> **ACTIVITY**
Output all of the material once more, so that every line matches the original exactly.

> **INFORMATION GIVEN**
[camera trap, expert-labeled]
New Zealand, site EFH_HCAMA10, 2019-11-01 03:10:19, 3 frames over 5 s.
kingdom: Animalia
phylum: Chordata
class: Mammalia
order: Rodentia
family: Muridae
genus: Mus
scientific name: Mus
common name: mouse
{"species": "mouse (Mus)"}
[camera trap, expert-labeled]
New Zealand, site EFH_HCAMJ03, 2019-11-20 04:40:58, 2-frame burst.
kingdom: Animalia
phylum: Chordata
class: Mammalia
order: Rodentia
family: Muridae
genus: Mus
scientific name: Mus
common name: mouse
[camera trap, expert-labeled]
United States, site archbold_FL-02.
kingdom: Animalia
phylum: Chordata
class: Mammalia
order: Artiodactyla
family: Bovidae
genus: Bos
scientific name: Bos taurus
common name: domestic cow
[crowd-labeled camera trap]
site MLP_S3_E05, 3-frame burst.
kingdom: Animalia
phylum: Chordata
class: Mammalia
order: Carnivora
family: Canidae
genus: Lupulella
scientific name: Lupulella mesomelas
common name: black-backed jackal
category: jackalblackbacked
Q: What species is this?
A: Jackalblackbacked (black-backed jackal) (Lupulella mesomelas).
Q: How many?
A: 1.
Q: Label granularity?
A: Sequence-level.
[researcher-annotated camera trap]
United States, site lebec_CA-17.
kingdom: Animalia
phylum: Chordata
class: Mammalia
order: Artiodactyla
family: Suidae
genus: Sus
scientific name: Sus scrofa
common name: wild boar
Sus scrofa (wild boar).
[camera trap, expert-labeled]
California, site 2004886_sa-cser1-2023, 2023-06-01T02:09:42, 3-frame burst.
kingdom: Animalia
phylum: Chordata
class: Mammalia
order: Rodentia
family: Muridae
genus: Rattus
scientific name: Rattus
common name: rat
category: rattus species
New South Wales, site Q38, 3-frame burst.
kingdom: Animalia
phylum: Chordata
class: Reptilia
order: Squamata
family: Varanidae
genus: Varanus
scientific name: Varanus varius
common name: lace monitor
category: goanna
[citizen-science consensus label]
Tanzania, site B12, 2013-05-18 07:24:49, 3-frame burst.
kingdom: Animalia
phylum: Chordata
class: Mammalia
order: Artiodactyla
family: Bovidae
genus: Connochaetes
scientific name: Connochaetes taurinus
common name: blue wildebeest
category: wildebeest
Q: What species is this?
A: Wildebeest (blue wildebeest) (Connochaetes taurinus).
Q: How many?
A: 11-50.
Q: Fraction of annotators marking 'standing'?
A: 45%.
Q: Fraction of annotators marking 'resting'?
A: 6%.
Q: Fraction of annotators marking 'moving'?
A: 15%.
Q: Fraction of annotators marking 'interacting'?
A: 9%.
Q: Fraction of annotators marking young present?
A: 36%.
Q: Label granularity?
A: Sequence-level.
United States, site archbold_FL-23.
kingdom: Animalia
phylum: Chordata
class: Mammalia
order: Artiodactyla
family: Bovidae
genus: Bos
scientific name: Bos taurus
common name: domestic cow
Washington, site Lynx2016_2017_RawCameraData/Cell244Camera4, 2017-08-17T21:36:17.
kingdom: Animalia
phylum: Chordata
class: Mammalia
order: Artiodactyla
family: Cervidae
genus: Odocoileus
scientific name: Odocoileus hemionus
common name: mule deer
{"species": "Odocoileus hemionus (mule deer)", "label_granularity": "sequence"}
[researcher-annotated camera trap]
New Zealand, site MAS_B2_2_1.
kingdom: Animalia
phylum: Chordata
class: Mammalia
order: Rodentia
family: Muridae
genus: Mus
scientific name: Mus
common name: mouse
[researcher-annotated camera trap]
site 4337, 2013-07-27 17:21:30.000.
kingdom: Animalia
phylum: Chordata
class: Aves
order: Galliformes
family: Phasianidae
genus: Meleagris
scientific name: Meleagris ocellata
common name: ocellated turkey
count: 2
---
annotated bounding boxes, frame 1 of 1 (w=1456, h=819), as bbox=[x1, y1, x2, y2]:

> **TASK ANSWER**
[camera trap, expert-labeled]
New Zealand, site EFH_HCAMA10, 2019-11-01 03:10:19, 3 frames over 5 s.
kingdom: Animalia
phylum: Chordata
class: Mammalia
order: Rodentia
family: Muridae
genus: Mus
scientific name: Mus
common name: mouse
{"species": "mouse (Mus)"}
[camera trap, expert-labeled]
New Zealand, site EFH_HCAMJ03, 2019-11-20 04:40:58, 2-frame burst.
kingdom: Animalia
phylum: Chordata
class: Mammalia
order: Rodentia
family: Muridae
genus: Mus
scientific name: Mus
common name: mouse
[camera trap, expert-labeled]
United States, site archbold_FL-02.
kingdom: Animalia
phylum: Chordata
class: Mammalia
order: Artiodactyla
family: Bovidae
genus: Bos
scientific name: Bos taurus
common name: domestic cow
[crowd-labeled camera trap]
site MLP_S3_E05, 3-frame burst.
kingdom: Animalia
phylum: Chordata
class: Mammalia
order: Carnivora
family: Canidae
genus: Lupulella
scientific name: Lupulella mesomelas
common name: black-backed jackal
category: jackalblackbacked
Q: What species is this?
A: Jackalblackbacked (black-backed jackal) (Lupulella mesomelas).
Q: How many?
A: 1.
Q: Label granularity?
A: Sequence-level.
[researcher-annotated camera trap]
United States, site lebec_CA-17.
kingdom: Animalia
phylum: Chordata
class: Mammalia
order: Artiodactyla
family: Suidae
genus: Sus
scientific name: Sus scrofa
common name: wild boar
Sus scrofa (wild boar).
[camera trap, expert-labeled]
California, site 2004886_sa-cser1-2023, 2023-06-01T02:09:42, 3-frame burst.
kingdom: Animalia
phylum: Chordata
class: Mammalia
order: Rodentia
family: Muridae
genus: Rattus
scientific name: Rattus
common name: rat
category: rattus species
New South Wales, site Q38, 3-frame burst.
kingdom: Animalia
phylum: Chordata
class: Reptilia
order: Squamata
family: Varanidae
genus: Varanus
scientific name: Varanus varius
common name: lace monitor
category: goanna
[citizen-science consensus label]
Tanzania, site B12, 2013-05-18 07:24:49, 3-frame burst.
kingdom: Animalia
phylum: Chordata
class: Mammalia
order: Artiodactyla
family: Bovidae
genus: Connochaetes
scientific name: Connochaetes taurinus
common name: blue wildebeest
category: wildebeest
Q: What species is this?
A: Wildebeest (blue wildebeest) (Connochaetes taurinus).
Q: How many?
A: 11-50.
Q: Fraction of annotators marking 'standing'?
A: 45%.
Q: Fraction of annotators marking 'resting'?
A: 6%.
Q: Fraction of annotators marking 'moving'?
A: 15%.
Q: Fraction of annotators marking 'interacting'?
A: 9%.
Q: Fraction of annotators marking young present?
A: 36%.
Q: Label granularity?
A: Sequence-level.
United States, site archbold_FL-23.
kingdom: Animalia
phylum: Chordata
class: Mammalia
order: Artiodactyla
family: Bovidae
genus: Bos
scientific name: Bos taurus
common name: domestic cow
Washington, site Lynx2016_2017_RawCameraData/Cell244Camera4, 2017-08-17T21:36:17.
kingdom: Animalia
phylum: Chordata
class: Mammalia
order: Artiodactyla
family: Cervidae
genus: Odocoileus
scientific name: Odocoileus hemionus
common name: mule deer
{"species": "Odocoileus hemionus (mule deer)", "label_granularity": "sequence"}
[researcher-annotated camera trap]
New Zealand, site MAS_B2_2_1.
kingdom: Animalia
phylum: Chordata
class: Mammalia
order: Rodentia
family: Muridae
genus: Mus
scientific name: Mus
common name: mouse
[researcher-annotated camera trap]
site 4337, 2013-07-27 17:21:30.000.
kingdom: Animalia
phylum: Chordata
class: Aves
order: Galliformes
family: Phasianidae
genus: Meleagris
scientific name: Meleagris ocellata
common name: ocellated turkey
count: 2
---
annotated bounding boxes, frame 1 of 1 (w=1456, h=819), as bbox=[x1, y1, x2, y2]:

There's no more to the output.